To solve the problem step by step, we will analyze the position function of the particle and derive the necessary information. ### Given: The position function of the particle is given by: \[ x(t) = 4.0 - 6.0t^2 \] where \( x \) is in meters and \( t \) is in seconds. ### (a) At what time does the particle momentarily stop? To find when the particle stops, we need to determine when the velocity is zero. The velocity \( v(t) \) is the derivative of the position function \( x(t) \). 1. **Differentiate the position function:** \[ v(t) = \frac{dx}{dt} = \frac{d}{dt}(4.0 - 6.0t^2) = -12.0t \] 2. **Set the velocity to zero:** \[ -12.0t = 0 \] Solving for \( t \): \[ t = 0 \, \text{seconds} \] ### (b) Where does the particle momentarily stop? Now, we will find the position of the particle at \( t = 0 \). 1. **Substitute \( t = 0 \) into the position function:** \[ x(0) = 4.0 - 6.0(0)^2 = 4.0 \, \text{meters} \] ### (c) At what negative time does the particle pass through the origin? To find when the particle passes through the origin, we set \( x(t) = 0 \). 1. **Set the position function to zero:** \[ 0 = 4.0 - 6.0t^2 \] 2. **Rearranging gives:** \[ 6.0t^2 = 4.0 \implies t^2 = \frac{4.0}{6.0} = \frac{2}{3} \] 3. **Taking the square root:** \[ t = \pm \sqrt{\frac{2}{3}} \approx \pm 0.816 \, \text{seconds} \] Since we are looking for the negative time: \[ t = -\sqrt{\frac{2}{3}} \approx -0.816 \, \text{seconds} \] ### (d) At what positive time does the particle pass through the origin?
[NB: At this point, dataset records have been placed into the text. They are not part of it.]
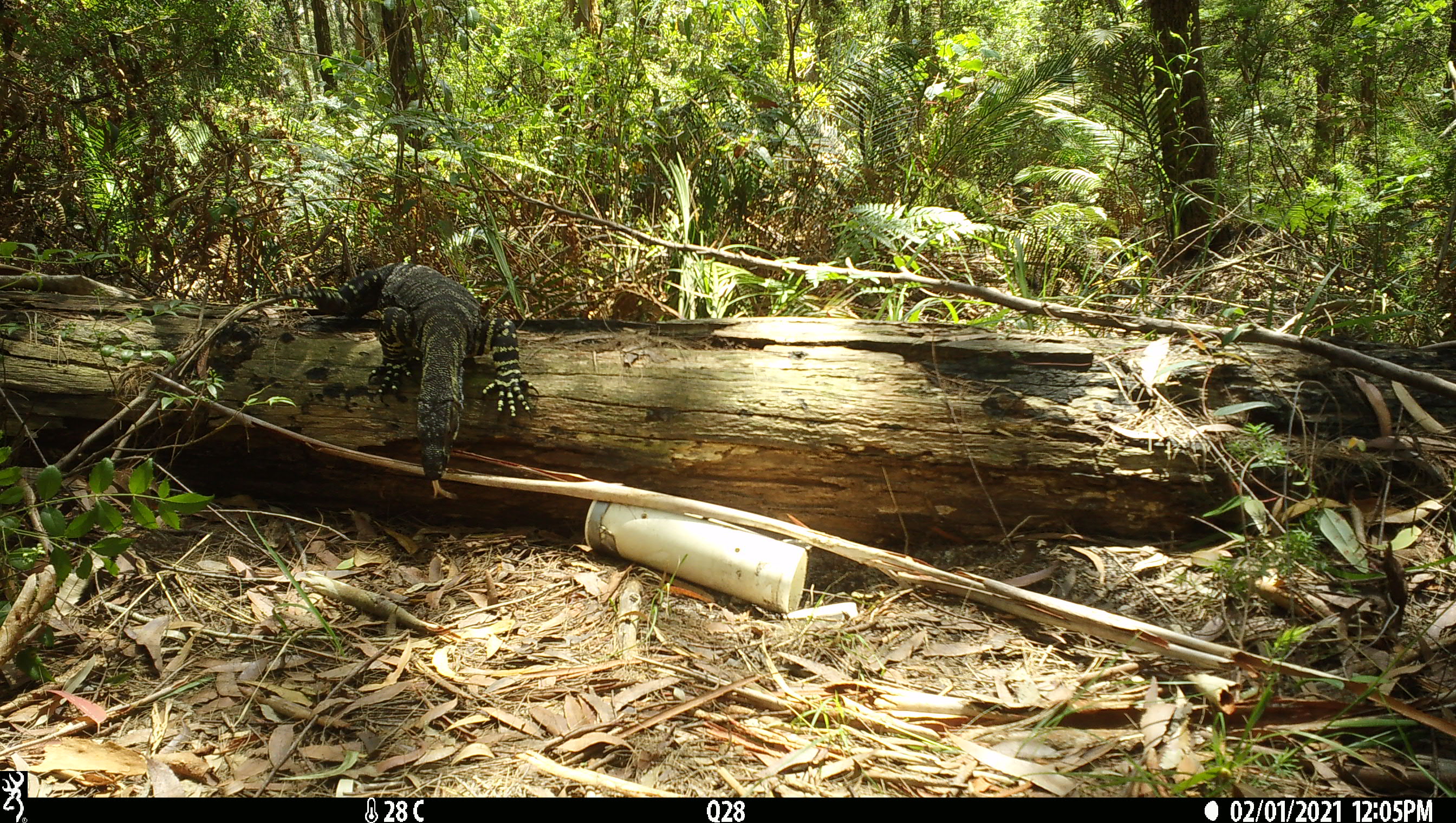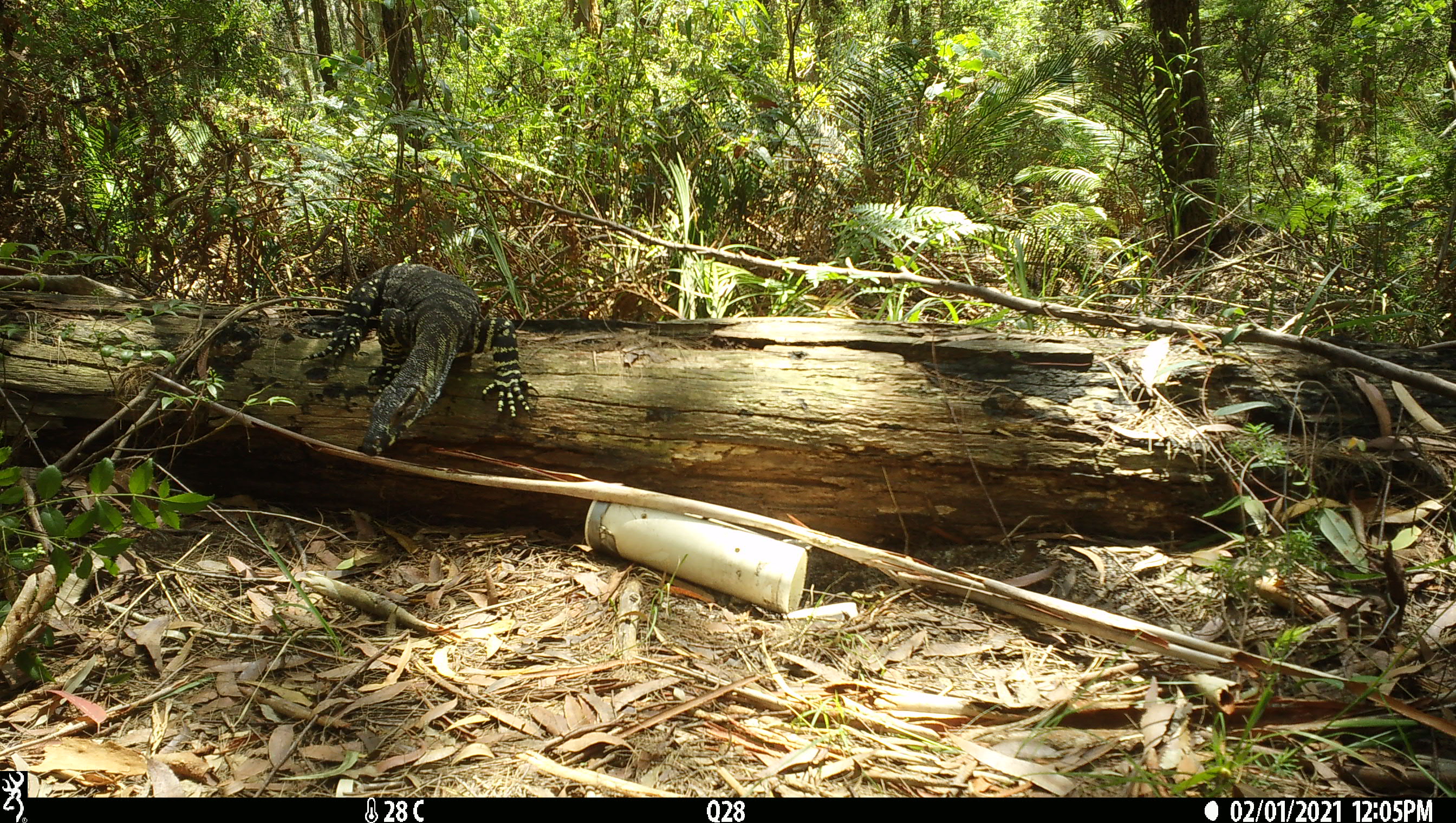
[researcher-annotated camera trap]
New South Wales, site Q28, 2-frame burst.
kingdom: Animalia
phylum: Chordata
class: Reptilia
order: Squamata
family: Varanidae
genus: Varanus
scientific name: Varanus varius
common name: lace monitor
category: goanna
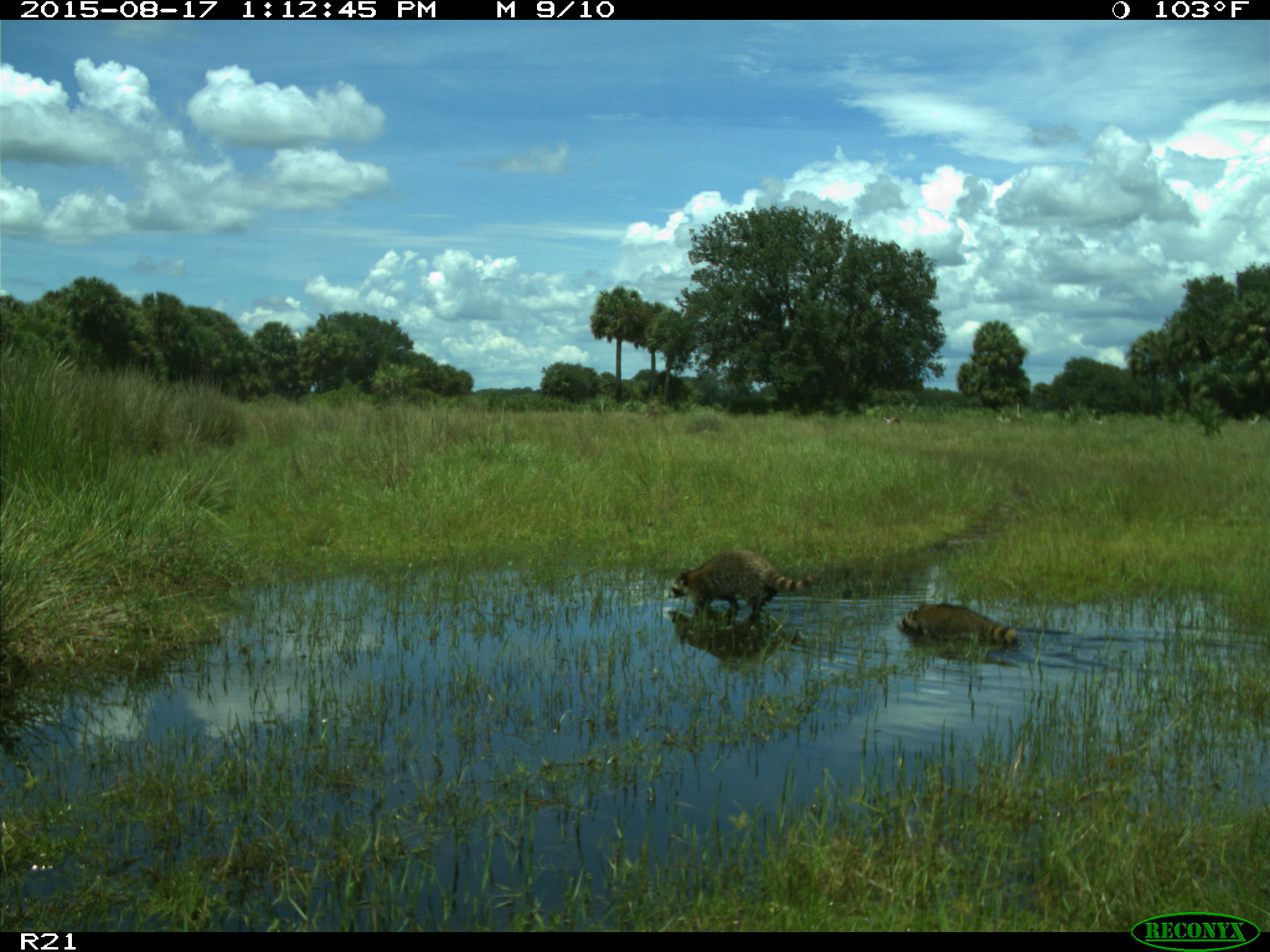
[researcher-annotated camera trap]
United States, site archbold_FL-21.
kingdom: Animalia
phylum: Chordata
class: Mammalia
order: Carnivora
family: Procyonidae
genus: Procyon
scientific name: Procyon lotor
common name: common raccoon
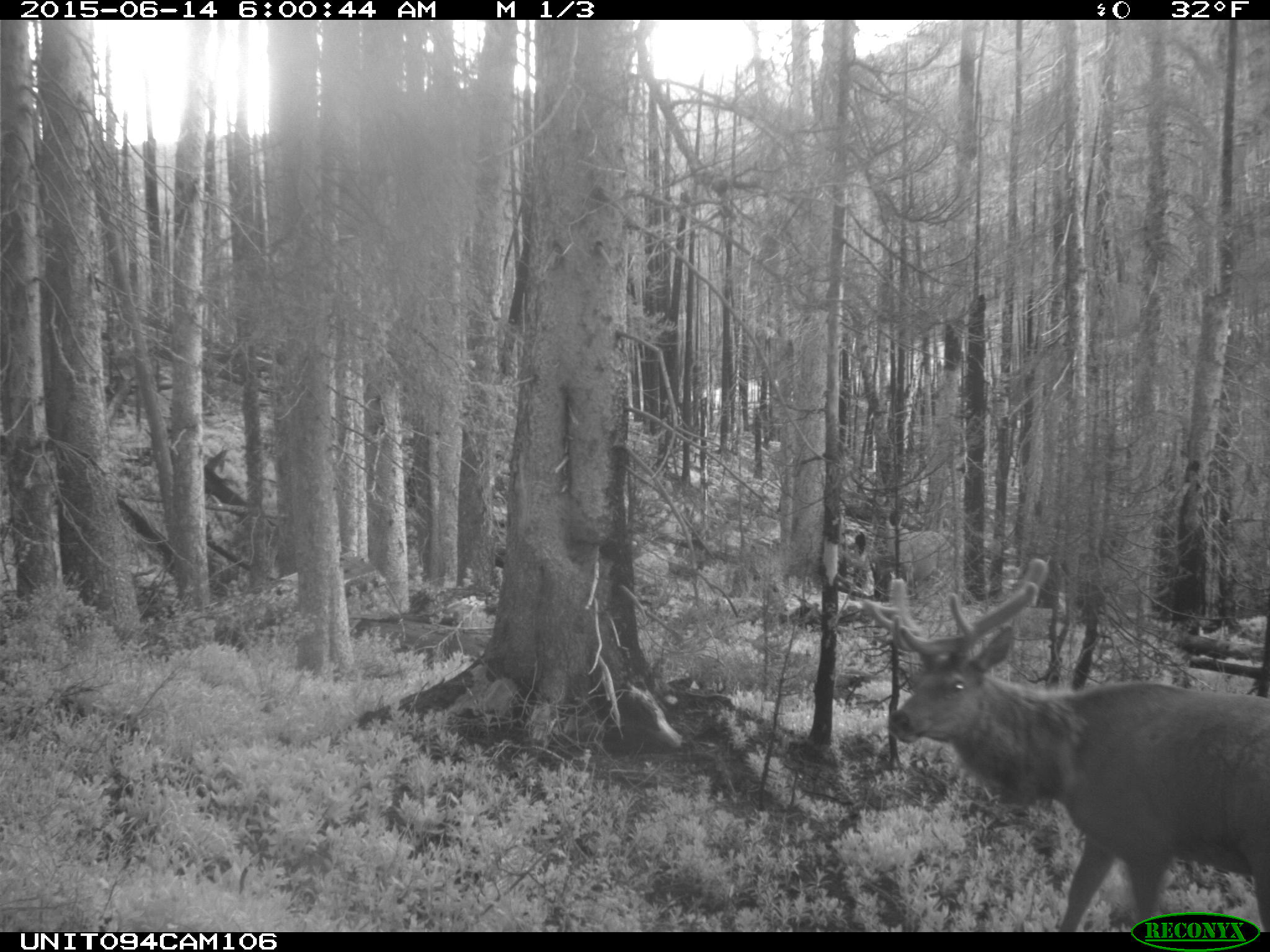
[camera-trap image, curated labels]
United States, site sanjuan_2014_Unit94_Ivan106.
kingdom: Animalia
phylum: Chordata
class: Mammalia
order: Artiodactyla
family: Cervidae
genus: Cervus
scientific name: Cervus elaphus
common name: red deer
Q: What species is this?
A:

From the previous calculation, the positive time is: \[ t = \sqrt{\frac{2}{3}} \approx 0.816 \, \text{seconds} \] ### Summary of Answers: (a) The particle momentarily stops at \( t = 0 \, \text{seconds} \). (b) The position where it stops is \( x = 4.0 \, \text{meters} \). (c) The particle passes through the origin at \( t \approx -0.816 \, \text{seconds} \). (d) The particle passes through the origin at \( t \approx 0.816 \, \text{seconds} \).